Today’s guest picture is a second from Bruce’s walk yesterday. As well as donkeys, he saw the disused railway viaduct that links Scotland and England.
The north wind persisted and we had another day of cool, dry weather, Mrs Tootlepedal was not discouraged and was out shifting concrete slabs soon after breakfast.
She has moved three already but still has well over twenty more to move. As our friend and coffee companion Margaret observed, it is a good lockdown activity.
I am happy to report that my back was well enough for me to be able to offer some actual lifting assistance today, as well as my usual supply of helpful advice.
She took a break while we had coffee in the garden with Margaret, wearing coats and gloves as we ate shortbread and biscuits and drank our coffee.
After coffee, I wandered round the garden in between helping to lift the occasional slab. Roses are doing their very best to brighten these rather gloomy days.
Lillian Austin produces what seems like a new flower every day.
The little red rose has still got a lot of flowers…
…while the rambler rose, which flowers in July, has come with a few late blossoms too…
…and Special Grandma is trying hard for a third flowering but may not beat the cold weather forecast for the end of next week.
As well as helping Mrs Tootlepedal, I mowed the middle lawn, and got a surprising amount of grass in the box. It looked quite good when I finished….
…but the moss is already making a determined come back.
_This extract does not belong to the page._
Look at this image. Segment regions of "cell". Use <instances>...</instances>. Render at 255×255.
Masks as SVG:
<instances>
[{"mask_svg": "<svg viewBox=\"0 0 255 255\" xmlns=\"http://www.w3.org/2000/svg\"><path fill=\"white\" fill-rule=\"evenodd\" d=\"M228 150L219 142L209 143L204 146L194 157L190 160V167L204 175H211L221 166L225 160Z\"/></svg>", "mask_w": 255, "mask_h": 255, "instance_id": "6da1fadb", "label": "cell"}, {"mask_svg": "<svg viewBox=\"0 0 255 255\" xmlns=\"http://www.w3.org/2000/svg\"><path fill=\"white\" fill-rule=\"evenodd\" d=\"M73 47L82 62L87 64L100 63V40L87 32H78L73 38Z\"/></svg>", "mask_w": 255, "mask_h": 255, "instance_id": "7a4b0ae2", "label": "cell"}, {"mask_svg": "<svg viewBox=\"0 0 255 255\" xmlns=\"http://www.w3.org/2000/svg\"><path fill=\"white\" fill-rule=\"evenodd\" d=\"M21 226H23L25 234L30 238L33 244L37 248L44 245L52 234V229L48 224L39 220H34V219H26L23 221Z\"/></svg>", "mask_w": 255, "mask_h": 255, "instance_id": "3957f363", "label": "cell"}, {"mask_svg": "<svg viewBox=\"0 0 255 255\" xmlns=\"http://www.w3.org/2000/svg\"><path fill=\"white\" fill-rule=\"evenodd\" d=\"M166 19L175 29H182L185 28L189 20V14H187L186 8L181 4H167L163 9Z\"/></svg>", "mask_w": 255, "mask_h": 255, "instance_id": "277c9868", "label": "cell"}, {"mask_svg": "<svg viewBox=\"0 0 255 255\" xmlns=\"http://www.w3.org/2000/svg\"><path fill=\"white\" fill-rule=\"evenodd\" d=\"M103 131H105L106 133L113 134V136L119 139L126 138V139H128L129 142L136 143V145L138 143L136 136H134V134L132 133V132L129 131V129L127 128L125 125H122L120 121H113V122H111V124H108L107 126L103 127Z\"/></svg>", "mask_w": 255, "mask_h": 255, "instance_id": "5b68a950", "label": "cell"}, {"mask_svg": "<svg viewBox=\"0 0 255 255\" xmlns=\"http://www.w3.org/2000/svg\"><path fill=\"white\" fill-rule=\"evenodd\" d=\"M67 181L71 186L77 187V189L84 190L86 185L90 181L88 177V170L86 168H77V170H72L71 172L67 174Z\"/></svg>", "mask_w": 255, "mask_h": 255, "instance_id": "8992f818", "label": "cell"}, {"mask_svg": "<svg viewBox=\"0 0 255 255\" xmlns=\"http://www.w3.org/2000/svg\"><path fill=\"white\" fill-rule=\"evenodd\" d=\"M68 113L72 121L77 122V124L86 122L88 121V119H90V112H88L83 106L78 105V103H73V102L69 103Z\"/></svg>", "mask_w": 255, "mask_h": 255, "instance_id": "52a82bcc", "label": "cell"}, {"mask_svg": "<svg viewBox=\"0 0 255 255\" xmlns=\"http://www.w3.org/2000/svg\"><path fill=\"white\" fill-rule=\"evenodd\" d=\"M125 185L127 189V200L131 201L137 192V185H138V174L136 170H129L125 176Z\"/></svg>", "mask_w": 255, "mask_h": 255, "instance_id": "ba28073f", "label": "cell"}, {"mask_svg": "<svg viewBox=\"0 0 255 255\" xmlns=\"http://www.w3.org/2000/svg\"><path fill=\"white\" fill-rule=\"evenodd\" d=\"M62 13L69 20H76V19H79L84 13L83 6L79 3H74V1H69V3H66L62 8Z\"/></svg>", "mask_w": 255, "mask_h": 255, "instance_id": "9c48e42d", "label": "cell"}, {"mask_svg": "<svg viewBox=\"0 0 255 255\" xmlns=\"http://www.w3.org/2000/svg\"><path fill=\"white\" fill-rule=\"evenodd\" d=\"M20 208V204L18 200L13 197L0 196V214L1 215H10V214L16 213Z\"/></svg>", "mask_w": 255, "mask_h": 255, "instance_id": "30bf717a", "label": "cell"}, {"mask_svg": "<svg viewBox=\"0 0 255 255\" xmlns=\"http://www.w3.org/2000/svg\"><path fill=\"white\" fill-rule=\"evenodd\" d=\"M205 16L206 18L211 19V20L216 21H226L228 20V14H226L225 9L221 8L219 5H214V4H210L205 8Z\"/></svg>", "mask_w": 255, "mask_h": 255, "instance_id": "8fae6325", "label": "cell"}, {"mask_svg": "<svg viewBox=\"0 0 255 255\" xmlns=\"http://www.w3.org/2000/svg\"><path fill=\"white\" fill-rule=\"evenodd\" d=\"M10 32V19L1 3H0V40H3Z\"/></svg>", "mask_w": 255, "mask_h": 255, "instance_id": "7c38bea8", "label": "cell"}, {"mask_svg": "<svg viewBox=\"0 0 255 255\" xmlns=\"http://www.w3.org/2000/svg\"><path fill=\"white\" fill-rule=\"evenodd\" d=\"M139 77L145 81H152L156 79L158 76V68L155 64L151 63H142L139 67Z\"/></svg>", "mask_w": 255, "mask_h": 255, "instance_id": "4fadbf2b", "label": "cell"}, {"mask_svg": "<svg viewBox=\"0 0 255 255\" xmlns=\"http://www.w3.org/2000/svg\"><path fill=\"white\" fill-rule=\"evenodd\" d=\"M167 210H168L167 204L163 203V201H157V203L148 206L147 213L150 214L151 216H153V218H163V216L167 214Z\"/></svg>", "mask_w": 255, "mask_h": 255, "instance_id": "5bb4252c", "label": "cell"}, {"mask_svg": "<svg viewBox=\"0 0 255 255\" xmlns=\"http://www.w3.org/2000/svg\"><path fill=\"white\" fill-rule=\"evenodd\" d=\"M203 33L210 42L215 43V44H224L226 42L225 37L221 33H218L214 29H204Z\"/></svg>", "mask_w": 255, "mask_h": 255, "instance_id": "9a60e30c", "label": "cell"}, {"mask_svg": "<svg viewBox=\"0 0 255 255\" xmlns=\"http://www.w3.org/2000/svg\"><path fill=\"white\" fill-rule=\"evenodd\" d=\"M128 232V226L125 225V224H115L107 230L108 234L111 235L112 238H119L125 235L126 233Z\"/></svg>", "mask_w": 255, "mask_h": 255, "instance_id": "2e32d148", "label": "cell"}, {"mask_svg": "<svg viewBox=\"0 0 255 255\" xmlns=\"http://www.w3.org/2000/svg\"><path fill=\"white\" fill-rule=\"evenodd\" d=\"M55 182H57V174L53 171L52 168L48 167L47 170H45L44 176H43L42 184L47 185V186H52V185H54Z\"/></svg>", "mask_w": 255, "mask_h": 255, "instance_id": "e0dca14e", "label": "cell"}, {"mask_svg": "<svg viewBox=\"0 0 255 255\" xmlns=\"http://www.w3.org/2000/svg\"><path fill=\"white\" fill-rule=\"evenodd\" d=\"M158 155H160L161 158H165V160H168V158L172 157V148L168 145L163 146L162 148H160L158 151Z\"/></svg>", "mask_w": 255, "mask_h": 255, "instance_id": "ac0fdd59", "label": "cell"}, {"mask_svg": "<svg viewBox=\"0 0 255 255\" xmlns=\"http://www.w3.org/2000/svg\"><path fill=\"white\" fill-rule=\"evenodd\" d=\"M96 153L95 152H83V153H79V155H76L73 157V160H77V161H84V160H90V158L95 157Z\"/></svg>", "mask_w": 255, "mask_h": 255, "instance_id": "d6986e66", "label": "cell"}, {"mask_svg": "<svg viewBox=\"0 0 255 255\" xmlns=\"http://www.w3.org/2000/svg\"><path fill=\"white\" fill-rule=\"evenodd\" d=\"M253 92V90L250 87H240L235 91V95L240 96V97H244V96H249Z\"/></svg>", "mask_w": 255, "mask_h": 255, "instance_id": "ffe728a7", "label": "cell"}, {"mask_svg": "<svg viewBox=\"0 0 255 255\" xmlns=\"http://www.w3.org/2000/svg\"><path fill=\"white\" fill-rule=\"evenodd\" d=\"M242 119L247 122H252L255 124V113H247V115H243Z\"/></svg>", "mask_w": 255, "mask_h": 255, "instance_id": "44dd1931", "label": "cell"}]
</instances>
As Mrs Tootlepedal says though, “That’s Scotland for you.”
As you can see from the lawn picture, shrubs are providing us with some home grown autumn tints. I have picked out three azaleas round the front lawn, and three spireas round the middle lawn as examples.
On the front of the house, more leaves…
…and berries add to the colour.
As we have blackbirds in the garden, I am surprised that the berries are still there.
Just to prove that the Lumix can sometimes agree with me about what subject it should focus on, here is a foreground fuchsia.
I like fungus but I am not so happy to see it growing boldly in our flowerbeds…
…but Mrs Tootlepedal took it very calmly.
We went in for lunch and I took a moment to check on the birds. A chaffinch arrived and looked carefully around to see if the drive work had finished.
Then a busy robin popped up and down to the feeder for a while…
…before pushing off when moire chaffinches arrived,.
A coal tit checked for seat availability…
…before finding space among the chaffinches.
We had some fresh lettuce leaves with our rolls for lunch. Mrs Tootlepedal has been growing the lettuce in the greenhouse and the result was very satisfactory.
I wasted some time after lunch watching the time trial in the Giro. Fortunately, time trials are interesting in theory but quite dull to watch in practice, as every cyclist goes along the same course one after the other. As a result, I was able to tear myself away and go out for another back stretching cycle ride.
Greatly to my amazement, some of the new turbines at the Solwaybank windfarm were actually going round today. I didn’t expect to see any whirling activity until all the turbines were up. I forgot to take my camera with me so the photos on my ride were taken by my phone which doesn’t like poor light very much.
It took a five second video to prove that the blades were going round.
I didn’t go round that windfarm today but went on and visited the other new windfarm to the north at Crossdykes to see what was going on there.
I added to my selection of ruined cottages as I passed the Grange Quarry…
…and enjoyed a tiny glimpse of autumn colour a little further on.
It was a battle up the hill and into the wind from Paddockhole to Crossdykes, but it is not far and I got there in the end. To my disappointment, there were no completed turbines to be seen (the ones in the background are from a different site)…
…but if you fancy looking at bits of wind turbines lying around, this is the place for you.
I had rather hoped that the north east wind would be northerly enough to blow me home and once I had turned the corner at Enzieholm Bridge, this proved to be the case, and I enjoyed a smooth pedal back to Langholm. The light was not conducive to taking scenic or autumn colour pictures so I stopped only once to admire this striking hedge.
I found that Mrs Tootlepedal had been out doing more slab shifting while I had been pedalling. Once she has got a project going, she likes to get on with it.
The nights are drawing in now so the 26 miles concluded my activity for the day, a shower and the final appearance of the slow cooked brisket bringing proceedings to a close.
The flying bird of the day is a chaffinch.